Texto do documento:
-------------------------

Antes do Brasil Sem Medo, o Sleeping Giants mirou o Jornal da Cidade Online (JCO) e o Conexão Política, ambos com linha editorial bolsonarista e histórico de propagação de fake news. Primeiro alvo da ofensiva antiextremismo, o JCO também perdeu mais de 200 anunciantes, mas, após passar dois meses desmonetizado, voltou a veicular anúncios por meio de plataformas alternativas de mídia, como o programa de afiliados da Bet365, empresa de apostas britânica. O site ainda é irrigado por propagandas automáticas em sua página no Facebook.

Para manter contribuições e escapar do cerco digital, sobretudo no sistema do Google, ativistas digitais associados ao bolsonarismo têm recorrido a outras formas de financiamento. Entre as opções testadas está o uso de bitcoins ou até mesmo de plataformas de financiamento coletivo menos conhecidas, como a recém-lançada Thinkspot, voltada à monetização de conteúdos ultraconservadores. Por causa da debandada de anunciantes em sites alinhados à extrema direita, a cruzada do Sleeping Giants despertou reação de apoiadores e integrantes do Governo Bolsonaro, que passaram a levantar campanhas pregando boicote às empresas que vetam anúncios nas páginas de seus aliados. Um estudo elaborado pelo Netlab, laboratório da Universidade Federal do Rio de Janeiro (UFRJ) que pesquisa interações em redes sociais, identificou que 30% dos perfis que subiram hashtags contra marcas no Twitter eram operados por robôs.

O contragolpe não se limita ao ambiente digital. Segundo o The Intercept Brasil, a Polícia Federal de Londrina tentou investigar o perfil, em maio, por meio de um inquérito que terminou arquivado por pedido do MPF e decisão da Justiça. “A informação de que há sites propagadores de fake news causou extremo desgaste e inconformismo à toda população, inclusive a que vive em Londrina”, diz trecho do inquérito agora arquivado. O EL PAÍS questionou a PF sobre o inquérito, mas não havia obtido resposta até a publicação desta reportagem. O administrador do perfil do Sleeping Giants tampouco havia respondido aos questionamentos do jornal a respeito.

Fazendo coro aos filhos do presidente, o secretário de Comunicação do Planalto, Fabio Wajngarten, assegurou publicamente que iria contornar a situação a favor dos “veículos independentes” após o Banco do Brasil restringir anúncios no Jornal da Cidade Online em resposta ao Sleeping Giants. A possível interferência no órgão gerou ações no MPF e no Tribunal de Contas da União (TCU), que, no fim de maio, determinou a suspensão de campanhas digitais do banco em sites, blogs e redes sociais reconhecidos por disseminar notícias falsas. Relatório da CPMI das Fake News aponta que páginas apoiadoras do Governo já veicularam aproximadamente 2 milhões de anúncios pagos com verbas da Secom. A pasta explica que apenas contratou o serviço de mídia programática do Google, negando ter feito direcionamento específico a sites bolsonaristas.

-------------------------

Traduza para o inglês a seguinte frase do texto sobre o Sleeping Giants: "O site ainda é irrigado por propagandas automáticas em sua página no Facebook."

Trecho do material:
-------------------------

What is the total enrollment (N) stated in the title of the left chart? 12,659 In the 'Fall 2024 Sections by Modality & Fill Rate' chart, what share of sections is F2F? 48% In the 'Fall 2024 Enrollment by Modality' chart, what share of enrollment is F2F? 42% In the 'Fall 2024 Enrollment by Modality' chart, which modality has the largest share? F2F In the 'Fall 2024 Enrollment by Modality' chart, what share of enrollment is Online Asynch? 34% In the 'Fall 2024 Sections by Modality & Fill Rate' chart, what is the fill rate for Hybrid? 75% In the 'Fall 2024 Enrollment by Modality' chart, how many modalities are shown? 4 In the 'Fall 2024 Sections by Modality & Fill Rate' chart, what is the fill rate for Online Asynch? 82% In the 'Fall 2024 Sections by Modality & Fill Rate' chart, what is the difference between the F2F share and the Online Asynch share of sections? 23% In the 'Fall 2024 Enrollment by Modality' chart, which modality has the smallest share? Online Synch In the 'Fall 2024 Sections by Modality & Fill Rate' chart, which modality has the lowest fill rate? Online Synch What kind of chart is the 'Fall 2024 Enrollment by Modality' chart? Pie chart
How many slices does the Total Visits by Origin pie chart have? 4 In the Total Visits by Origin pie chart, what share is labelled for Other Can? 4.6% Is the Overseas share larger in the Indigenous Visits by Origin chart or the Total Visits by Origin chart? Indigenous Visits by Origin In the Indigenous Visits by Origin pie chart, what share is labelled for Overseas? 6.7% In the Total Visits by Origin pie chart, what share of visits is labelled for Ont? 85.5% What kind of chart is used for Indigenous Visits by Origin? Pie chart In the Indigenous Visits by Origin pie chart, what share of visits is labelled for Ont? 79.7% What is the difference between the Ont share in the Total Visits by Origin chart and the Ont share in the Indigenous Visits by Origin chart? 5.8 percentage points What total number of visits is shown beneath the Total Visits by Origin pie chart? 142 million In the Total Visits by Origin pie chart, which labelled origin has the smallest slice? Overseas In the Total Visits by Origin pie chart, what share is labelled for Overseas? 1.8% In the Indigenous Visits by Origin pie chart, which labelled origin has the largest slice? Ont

-------------------------

Campo de resposta: The site is still fed by automatic ads on its Facebook page.